> **Saved entries**:
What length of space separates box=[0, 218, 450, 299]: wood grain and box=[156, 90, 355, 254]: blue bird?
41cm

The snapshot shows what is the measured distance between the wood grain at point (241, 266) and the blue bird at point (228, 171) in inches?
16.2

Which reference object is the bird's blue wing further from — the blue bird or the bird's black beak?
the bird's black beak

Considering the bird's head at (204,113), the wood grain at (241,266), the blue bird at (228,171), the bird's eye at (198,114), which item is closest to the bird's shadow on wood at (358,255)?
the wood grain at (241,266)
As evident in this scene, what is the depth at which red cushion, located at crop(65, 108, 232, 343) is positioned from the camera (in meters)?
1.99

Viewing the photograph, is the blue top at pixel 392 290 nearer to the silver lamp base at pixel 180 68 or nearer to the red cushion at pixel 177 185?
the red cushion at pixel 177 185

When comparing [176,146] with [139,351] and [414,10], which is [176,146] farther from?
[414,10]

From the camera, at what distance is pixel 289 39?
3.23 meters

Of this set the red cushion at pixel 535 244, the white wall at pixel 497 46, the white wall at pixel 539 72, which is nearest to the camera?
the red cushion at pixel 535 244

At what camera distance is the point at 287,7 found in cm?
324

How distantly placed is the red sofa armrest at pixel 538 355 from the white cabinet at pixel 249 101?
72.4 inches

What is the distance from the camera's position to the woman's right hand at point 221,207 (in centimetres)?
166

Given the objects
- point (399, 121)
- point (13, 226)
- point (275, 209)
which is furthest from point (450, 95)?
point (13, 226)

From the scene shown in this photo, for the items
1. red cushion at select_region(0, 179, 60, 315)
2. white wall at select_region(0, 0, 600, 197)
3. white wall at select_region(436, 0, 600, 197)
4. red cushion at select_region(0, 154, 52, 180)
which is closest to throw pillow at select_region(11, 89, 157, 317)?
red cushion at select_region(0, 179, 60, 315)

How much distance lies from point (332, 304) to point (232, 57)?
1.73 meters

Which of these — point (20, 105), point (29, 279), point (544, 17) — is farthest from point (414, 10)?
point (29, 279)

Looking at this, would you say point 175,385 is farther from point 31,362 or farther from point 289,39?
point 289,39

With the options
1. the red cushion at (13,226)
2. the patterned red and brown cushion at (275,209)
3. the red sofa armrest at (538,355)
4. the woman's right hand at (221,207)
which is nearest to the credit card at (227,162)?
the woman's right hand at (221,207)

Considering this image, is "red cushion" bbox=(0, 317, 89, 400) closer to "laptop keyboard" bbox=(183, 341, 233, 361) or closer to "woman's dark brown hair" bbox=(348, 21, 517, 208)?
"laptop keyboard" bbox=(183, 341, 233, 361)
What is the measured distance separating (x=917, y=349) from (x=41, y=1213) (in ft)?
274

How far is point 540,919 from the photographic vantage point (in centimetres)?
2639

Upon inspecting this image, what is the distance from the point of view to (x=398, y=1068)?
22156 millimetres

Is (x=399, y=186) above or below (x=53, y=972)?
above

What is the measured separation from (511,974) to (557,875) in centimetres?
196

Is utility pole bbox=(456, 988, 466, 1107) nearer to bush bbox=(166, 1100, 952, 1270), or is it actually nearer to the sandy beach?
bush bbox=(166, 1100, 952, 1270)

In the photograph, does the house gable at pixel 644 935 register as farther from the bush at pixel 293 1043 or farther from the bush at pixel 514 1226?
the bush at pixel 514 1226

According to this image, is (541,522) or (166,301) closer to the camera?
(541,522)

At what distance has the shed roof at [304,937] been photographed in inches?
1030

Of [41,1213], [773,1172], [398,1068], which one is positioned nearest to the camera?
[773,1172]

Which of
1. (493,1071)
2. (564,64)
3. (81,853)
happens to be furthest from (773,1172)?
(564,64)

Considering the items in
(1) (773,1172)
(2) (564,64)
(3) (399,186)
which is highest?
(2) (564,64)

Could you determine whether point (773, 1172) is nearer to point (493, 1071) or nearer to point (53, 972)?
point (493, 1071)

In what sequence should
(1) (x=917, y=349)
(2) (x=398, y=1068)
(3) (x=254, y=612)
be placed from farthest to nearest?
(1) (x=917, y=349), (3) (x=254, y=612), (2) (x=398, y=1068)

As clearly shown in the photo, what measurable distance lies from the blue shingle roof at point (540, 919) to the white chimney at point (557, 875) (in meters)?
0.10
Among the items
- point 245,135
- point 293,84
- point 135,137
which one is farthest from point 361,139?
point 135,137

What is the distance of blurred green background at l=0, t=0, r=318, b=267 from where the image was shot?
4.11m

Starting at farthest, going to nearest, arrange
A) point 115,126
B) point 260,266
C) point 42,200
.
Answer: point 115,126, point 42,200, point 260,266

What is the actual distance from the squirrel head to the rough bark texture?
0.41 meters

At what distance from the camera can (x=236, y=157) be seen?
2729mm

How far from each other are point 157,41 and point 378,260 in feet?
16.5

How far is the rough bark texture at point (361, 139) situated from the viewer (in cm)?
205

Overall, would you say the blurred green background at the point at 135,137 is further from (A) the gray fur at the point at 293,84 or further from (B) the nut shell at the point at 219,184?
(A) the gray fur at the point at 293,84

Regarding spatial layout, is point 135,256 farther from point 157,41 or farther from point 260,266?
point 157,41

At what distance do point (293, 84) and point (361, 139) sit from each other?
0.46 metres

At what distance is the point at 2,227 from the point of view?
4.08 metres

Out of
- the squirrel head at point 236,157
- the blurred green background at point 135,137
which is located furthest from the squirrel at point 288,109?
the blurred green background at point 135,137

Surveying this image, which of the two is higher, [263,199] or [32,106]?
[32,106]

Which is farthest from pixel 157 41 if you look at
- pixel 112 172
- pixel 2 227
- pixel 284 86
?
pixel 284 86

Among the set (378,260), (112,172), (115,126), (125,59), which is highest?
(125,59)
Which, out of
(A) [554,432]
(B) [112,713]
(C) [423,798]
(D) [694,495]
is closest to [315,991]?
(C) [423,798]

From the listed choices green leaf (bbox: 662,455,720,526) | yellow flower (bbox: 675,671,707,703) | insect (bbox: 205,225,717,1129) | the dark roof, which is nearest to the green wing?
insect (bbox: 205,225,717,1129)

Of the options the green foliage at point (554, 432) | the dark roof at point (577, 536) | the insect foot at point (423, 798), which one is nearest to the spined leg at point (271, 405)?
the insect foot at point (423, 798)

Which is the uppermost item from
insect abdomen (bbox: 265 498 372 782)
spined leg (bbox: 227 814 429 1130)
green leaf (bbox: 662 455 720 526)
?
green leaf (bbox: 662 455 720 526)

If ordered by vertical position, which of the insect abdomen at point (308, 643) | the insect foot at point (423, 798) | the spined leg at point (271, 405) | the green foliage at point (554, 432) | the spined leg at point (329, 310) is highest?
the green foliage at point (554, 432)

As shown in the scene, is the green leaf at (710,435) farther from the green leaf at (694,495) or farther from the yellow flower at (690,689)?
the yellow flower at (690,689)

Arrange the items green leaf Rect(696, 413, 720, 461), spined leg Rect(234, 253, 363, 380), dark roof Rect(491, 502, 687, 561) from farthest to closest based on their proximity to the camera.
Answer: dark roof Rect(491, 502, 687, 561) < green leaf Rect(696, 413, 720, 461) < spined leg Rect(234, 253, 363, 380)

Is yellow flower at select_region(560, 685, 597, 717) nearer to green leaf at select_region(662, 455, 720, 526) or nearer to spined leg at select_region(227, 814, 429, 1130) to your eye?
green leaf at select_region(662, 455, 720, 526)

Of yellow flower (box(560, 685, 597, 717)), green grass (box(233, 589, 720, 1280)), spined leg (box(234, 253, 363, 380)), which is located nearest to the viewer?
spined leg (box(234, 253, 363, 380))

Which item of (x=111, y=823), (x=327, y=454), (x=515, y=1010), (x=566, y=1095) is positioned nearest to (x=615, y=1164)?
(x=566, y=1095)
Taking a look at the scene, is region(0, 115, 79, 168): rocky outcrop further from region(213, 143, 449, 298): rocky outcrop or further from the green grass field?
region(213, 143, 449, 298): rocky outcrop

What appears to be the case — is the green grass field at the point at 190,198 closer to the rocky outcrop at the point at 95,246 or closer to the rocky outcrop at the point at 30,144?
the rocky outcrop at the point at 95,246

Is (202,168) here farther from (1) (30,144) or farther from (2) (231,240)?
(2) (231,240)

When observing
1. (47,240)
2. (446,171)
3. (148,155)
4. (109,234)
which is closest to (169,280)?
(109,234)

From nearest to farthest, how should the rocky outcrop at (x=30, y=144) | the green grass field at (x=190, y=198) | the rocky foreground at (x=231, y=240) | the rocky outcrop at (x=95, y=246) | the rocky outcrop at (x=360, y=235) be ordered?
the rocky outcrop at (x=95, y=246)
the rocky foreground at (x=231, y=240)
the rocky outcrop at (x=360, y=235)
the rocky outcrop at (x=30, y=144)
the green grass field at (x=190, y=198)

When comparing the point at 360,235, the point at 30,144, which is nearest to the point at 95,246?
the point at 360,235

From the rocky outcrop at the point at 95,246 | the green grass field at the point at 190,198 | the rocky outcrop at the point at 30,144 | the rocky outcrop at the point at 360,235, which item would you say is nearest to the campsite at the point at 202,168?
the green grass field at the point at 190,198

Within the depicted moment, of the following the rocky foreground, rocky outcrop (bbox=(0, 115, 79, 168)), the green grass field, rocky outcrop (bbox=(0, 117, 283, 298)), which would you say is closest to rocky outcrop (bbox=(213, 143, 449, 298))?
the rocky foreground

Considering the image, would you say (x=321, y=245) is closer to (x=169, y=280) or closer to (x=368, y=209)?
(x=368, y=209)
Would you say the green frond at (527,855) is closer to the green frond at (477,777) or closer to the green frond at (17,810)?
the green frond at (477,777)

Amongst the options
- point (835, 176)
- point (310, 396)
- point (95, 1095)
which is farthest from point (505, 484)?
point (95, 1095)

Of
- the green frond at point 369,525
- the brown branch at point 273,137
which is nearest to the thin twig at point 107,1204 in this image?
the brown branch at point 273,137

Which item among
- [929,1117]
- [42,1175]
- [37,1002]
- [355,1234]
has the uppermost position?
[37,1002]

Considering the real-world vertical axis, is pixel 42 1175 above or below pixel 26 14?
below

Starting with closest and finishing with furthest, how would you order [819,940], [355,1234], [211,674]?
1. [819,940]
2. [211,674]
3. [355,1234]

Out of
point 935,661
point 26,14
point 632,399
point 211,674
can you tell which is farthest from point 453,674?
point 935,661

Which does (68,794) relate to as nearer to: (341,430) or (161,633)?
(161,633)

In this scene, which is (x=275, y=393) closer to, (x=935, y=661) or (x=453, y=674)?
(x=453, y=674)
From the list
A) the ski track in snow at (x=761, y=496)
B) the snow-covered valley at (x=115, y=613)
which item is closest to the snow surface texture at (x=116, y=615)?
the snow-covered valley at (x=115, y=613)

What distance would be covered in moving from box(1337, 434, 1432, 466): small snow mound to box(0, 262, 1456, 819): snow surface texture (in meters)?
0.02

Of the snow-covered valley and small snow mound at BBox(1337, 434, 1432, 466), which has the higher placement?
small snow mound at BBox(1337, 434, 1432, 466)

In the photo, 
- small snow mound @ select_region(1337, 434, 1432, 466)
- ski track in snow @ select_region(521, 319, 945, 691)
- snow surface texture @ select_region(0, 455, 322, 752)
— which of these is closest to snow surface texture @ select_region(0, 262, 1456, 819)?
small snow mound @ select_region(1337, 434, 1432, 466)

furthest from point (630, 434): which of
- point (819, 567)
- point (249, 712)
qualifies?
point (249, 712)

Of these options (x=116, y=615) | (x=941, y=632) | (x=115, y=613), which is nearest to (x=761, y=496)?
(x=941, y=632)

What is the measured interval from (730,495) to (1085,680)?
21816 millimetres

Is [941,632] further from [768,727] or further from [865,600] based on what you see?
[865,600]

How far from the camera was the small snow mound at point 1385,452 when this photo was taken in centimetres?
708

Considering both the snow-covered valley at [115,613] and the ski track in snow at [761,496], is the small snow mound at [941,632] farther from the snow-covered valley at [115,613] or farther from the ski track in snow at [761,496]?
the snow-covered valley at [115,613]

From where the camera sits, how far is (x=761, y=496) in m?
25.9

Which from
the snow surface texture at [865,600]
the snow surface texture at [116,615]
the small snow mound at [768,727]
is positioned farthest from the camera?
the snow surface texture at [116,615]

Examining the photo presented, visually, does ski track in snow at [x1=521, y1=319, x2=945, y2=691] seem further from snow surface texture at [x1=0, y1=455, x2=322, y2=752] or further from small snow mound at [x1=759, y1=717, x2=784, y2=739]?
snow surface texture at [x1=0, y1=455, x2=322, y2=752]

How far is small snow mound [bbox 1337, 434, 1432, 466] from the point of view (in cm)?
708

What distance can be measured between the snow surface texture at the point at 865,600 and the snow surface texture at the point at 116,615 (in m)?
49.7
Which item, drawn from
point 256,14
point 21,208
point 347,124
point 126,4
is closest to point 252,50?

> **Exercise goal**:
Output, unchanged, the lines from the line with "From where the camera" through the final line of the material.

> **Written reply**:
From where the camera sits, how far is (x=761, y=496) in m?
25.9

Which from
the snow surface texture at [865,600]
the snow surface texture at [116,615]
the small snow mound at [768,727]
is positioned farthest from the camera?
the snow surface texture at [116,615]

Examining the photo presented, visually, does ski track in snow at [x1=521, y1=319, x2=945, y2=691] seem further from snow surface texture at [x1=0, y1=455, x2=322, y2=752] or further from small snow mound at [x1=759, y1=717, x2=784, y2=739]?
snow surface texture at [x1=0, y1=455, x2=322, y2=752]

How far is small snow mound [bbox 1337, 434, 1432, 466] from the point of view (in cm)?
708

What distance can be measured between the snow surface texture at the point at 865,600 and the snow surface texture at the point at 116,615 (in m)?
49.7
Which item, drawn from
point 256,14
point 21,208
point 347,124
point 126,4
is closest to point 252,50?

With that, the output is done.